- _EXERCISE PROMPT_
All records below must be retyped exactly.

- _Stored items_
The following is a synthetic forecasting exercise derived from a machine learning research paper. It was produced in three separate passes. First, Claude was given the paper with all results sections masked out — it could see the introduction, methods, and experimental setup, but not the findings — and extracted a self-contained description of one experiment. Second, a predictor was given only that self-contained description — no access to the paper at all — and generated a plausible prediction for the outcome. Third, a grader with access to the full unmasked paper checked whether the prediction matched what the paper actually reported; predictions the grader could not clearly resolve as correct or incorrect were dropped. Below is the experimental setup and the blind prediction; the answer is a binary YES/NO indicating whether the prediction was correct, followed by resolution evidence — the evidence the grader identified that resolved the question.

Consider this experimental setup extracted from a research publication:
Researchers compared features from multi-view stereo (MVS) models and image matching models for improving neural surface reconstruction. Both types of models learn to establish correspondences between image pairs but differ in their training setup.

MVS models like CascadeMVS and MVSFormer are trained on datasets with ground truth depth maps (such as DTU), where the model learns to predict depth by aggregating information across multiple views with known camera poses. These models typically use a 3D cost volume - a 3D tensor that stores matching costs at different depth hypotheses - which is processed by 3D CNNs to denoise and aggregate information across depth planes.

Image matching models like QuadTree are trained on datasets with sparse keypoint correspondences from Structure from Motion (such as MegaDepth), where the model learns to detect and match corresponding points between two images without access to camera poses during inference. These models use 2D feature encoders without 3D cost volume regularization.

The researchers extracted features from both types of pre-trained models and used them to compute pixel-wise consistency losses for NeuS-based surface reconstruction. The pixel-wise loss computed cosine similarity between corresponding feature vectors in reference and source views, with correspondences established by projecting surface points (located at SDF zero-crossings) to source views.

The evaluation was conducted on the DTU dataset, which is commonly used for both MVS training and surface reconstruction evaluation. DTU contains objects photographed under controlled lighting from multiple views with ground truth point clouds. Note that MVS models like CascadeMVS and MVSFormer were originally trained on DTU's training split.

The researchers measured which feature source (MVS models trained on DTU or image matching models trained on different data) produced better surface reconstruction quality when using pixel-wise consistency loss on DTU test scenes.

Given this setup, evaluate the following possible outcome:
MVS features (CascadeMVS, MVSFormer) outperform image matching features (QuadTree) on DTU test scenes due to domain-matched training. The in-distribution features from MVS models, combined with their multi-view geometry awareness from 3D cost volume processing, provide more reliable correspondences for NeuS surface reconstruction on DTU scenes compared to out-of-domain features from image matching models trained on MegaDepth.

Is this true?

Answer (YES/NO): NO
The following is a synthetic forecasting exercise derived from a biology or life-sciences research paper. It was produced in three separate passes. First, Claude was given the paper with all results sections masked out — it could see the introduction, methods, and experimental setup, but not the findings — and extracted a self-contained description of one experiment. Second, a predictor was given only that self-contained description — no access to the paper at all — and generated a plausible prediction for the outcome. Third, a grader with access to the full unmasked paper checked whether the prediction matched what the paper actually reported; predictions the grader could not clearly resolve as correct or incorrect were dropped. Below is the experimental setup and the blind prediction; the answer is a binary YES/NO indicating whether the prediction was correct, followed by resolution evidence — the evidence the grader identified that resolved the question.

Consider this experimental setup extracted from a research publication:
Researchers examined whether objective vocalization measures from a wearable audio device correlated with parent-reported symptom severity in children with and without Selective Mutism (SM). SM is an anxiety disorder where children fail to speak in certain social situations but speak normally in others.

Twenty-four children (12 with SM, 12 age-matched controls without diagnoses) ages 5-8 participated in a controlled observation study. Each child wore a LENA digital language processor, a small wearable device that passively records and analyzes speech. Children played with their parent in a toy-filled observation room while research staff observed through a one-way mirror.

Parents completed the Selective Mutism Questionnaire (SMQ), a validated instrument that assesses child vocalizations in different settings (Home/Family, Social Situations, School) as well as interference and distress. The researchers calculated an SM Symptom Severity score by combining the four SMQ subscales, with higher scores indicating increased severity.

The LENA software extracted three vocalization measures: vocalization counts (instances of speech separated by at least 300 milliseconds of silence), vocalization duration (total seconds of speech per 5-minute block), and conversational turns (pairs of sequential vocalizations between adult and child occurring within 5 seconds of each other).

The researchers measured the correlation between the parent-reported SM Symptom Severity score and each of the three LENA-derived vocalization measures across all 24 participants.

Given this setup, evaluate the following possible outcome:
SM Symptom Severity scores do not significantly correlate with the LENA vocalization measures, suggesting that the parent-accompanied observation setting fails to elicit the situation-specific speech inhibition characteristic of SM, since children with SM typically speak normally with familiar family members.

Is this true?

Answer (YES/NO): NO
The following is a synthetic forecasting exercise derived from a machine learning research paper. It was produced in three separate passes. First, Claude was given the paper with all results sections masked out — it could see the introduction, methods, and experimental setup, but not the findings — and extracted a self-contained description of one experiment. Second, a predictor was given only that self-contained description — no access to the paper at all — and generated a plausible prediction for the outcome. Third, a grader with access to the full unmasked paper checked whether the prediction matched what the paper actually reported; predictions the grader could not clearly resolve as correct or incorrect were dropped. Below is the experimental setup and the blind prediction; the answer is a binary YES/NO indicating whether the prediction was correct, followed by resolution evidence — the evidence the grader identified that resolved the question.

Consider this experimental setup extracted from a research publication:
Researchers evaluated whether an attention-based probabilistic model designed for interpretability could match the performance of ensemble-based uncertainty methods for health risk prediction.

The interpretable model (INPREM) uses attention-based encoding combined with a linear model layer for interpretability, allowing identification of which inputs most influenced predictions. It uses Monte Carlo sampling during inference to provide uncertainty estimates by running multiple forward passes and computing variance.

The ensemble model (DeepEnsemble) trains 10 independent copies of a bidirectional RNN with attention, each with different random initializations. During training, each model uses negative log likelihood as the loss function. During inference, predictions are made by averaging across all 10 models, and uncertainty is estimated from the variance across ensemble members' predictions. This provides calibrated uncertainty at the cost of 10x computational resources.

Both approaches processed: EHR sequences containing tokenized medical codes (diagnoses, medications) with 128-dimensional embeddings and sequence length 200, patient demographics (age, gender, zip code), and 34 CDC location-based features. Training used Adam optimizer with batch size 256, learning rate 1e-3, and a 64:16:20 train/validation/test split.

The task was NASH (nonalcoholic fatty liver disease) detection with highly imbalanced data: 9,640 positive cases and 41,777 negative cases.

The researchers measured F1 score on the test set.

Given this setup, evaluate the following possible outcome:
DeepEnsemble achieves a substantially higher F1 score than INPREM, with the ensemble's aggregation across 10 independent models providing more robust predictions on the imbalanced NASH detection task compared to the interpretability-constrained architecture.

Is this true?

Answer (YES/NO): NO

- _FINISHED EXERCISE_
The following is a synthetic forecasting exercise derived from a machine learning research paper. It was produced in three separate passes. First, Claude was given the paper with all results sections masked out — it could see the introduction, methods, and experimental setup, but not the findings — and extracted a self-contained description of one experiment. Second, a predictor was given only that self-contained description — no access to the paper at all — and generated a plausible prediction for the outcome. Third, a grader with access to the full unmasked paper checked whether the prediction matched what the paper actually reported; predictions the grader could not clearly resolve as correct or incorrect were dropped. Below is the experimental setup and the blind prediction; the answer is a binary YES/NO indicating whether the prediction was correct, followed by resolution evidence — the evidence the grader identified that resolved the question.

Consider this experimental setup extracted from a research publication:
Researchers compared features from multi-view stereo (MVS) models and image matching models for improving neural surface reconstruction. Both types of models learn to establish correspondences between image pairs but differ in their training setup.

MVS models like CascadeMVS and MVSFormer are trained on datasets with ground truth depth maps (such as DTU), where the model learns to predict depth by aggregating information across multiple views with known camera poses. These models typically use a 3D cost volume - a 3D tensor that stores matching costs at different depth hypotheses - which is processed by 3D CNNs to denoise and aggregate information across depth planes.

Image matching models like QuadTree are trained on datasets with sparse keypoint correspondences from Structure from Motion (such as MegaDepth), where the model learns to detect and match corresponding points between two images without access to camera poses during inference. These models use 2D feature encoders without 3D cost volume regularization.

The researchers extracted features from both types of pre-trained models and used them to compute pixel-wise consistency losses for NeuS-based surface reconstruction. The pixel-wise loss computed cosine similarity between corresponding feature vectors in reference and source views, with correspondences established by projecting surface points (located at SDF zero-crossings) to source views.

The evaluation was conducted on the DTU dataset, which is commonly used for both MVS training and surface reconstruction evaluation. DTU contains objects photographed under controlled lighting from multiple views with ground truth point clouds. Note that MVS models like CascadeMVS and MVSFormer were originally trained on DTU's training split.

The researchers measured which feature source (MVS models trained on DTU or image matching models trained on different data) produced better surface reconstruction quality when using pixel-wise consistency loss on DTU test scenes.

Given this setup, evaluate the following possible outcome:
MVS features (CascadeMVS, MVSFormer) outperform image matching features (QuadTree) on DTU test scenes due to domain-matched training. The in-distribution features from MVS models, combined with their multi-view geometry awareness from 3D cost volume processing, provide more reliable correspondences for NeuS surface reconstruction on DTU scenes compared to out-of-domain features from image matching models trained on MegaDepth.

Is this true?

Answer (YES/NO): NO
The following is a synthetic forecasting exercise derived from a biology or life-sciences research paper. It was produced in three separate passes. First, Claude was given the paper with all results sections masked out — it could see the introduction, methods, and experimental setup, but not the findings — and extracted a self-contained description of one experiment. Second, a predictor was given only that self-contained description — no access to the paper at all — and generated a plausible prediction for the outcome. Third, a grader with access to the full unmasked paper checked whether the prediction matched what the paper actually reported; predictions the grader could not clearly resolve as correct or incorrect were dropped. Below is the experimental setup and the blind prediction; the answer is a binary YES/NO indicating whether the prediction was correct, followed by resolution evidence — the evidence the grader identified that resolved the question.

Consider this experimental setup extracted from a research publication:
Researchers examined whether objective vocalization measures from a wearable audio device correlated with parent-reported symptom severity in children with and without Selective Mutism (SM). SM is an anxiety disorder where children fail to speak in certain social situations but speak normally in others.

Twenty-four children (12 with SM, 12 age-matched controls without diagnoses) ages 5-8 participated in a controlled observation study. Each child wore a LENA digital language processor, a small wearable device that passively records and analyzes speech. Children played with their parent in a toy-filled observation room while research staff observed through a one-way mirror.

Parents completed the Selective Mutism Questionnaire (SMQ), a validated instrument that assesses child vocalizations in different settings (Home/Family, Social Situations, School) as well as interference and distress. The researchers calculated an SM Symptom Severity score by combining the four SMQ subscales, with higher scores indicating increased severity.

The LENA software extracted three vocalization measures: vocalization counts (instances of speech separated by at least 300 milliseconds of silence), vocalization duration (total seconds of speech per 5-minute block), and conversational turns (pairs of sequential vocalizations between adult and child occurring within 5 seconds of each other).

The researchers measured the correlation between the parent-reported SM Symptom Severity score and each of the three LENA-derived vocalization measures across all 24 participants.

Given this setup, evaluate the following possible outcome:
SM Symptom Severity scores do not significantly correlate with the LENA vocalization measures, suggesting that the parent-accompanied observation setting fails to elicit the situation-specific speech inhibition characteristic of SM, since children with SM typically speak normally with familiar family members.

Is this true?

Answer (YES/NO): NO
The following is a synthetic forecasting exercise derived from a machine learning research paper. It was produced in three separate passes. First, Claude was given the paper with all results sections masked out — it could see the introduction, methods, and experimental setup, but not the findings — and extracted a self-contained description of one experiment. Second, a predictor was given only that self-contained description — no access to the paper at all — and generated a plausible prediction for the outcome. Third, a grader with access to the full unmasked paper checked whether the prediction matched what the paper actually reported; predictions the grader could not clearly resolve as correct or incorrect were dropped. Below is the experimental setup and the blind prediction; the answer is a binary YES/NO indicating whether the prediction was correct, followed by resolution evidence — the evidence the grader identified that resolved the question.

Consider this experimental setup extracted from a research publication:
Researchers evaluated whether an attention-based probabilistic model designed for interpretability could match the performance of ensemble-based uncertainty methods for health risk prediction.

The interpretable model (INPREM) uses attention-based encoding combined with a linear model layer for interpretability, allowing identification of which inputs most influenced predictions. It uses Monte Carlo sampling during inference to provide uncertainty estimates by running multiple forward passes and computing variance.

The ensemble model (DeepEnsemble) trains 10 independent copies of a bidirectional RNN with attention, each with different random initializations. During training, each model uses negative log likelihood as the loss function. During inference, predictions are made by averaging across all 10 models, and uncertainty is estimated from the variance across ensemble members' predictions. This provides calibrated uncertainty at the cost of 10x computational resources.

Both approaches processed: EHR sequences containing tokenized medical codes (diagnoses, medications) with 128-dimensional embeddings and sequence length 200, patient demographics (age, gender, zip code), and 34 CDC location-based features. Training used Adam optimizer with batch size 256, learning rate 1e-3, and a 64:16:20 train/validation/test split.

The task was NASH (nonalcoholic fatty liver disease) detection with highly imbalanced data: 9,640 positive cases and 41,777 negative cases.

The researchers measured F1 score on the test set.

Given this setup, evaluate the following possible outcome:
DeepEnsemble achieves a substantially higher F1 score than INPREM, with the ensemble's aggregation across 10 independent models providing more robust predictions on the imbalanced NASH detection task compared to the interpretability-constrained architecture.

Is this true?

Answer (YES/NO): NO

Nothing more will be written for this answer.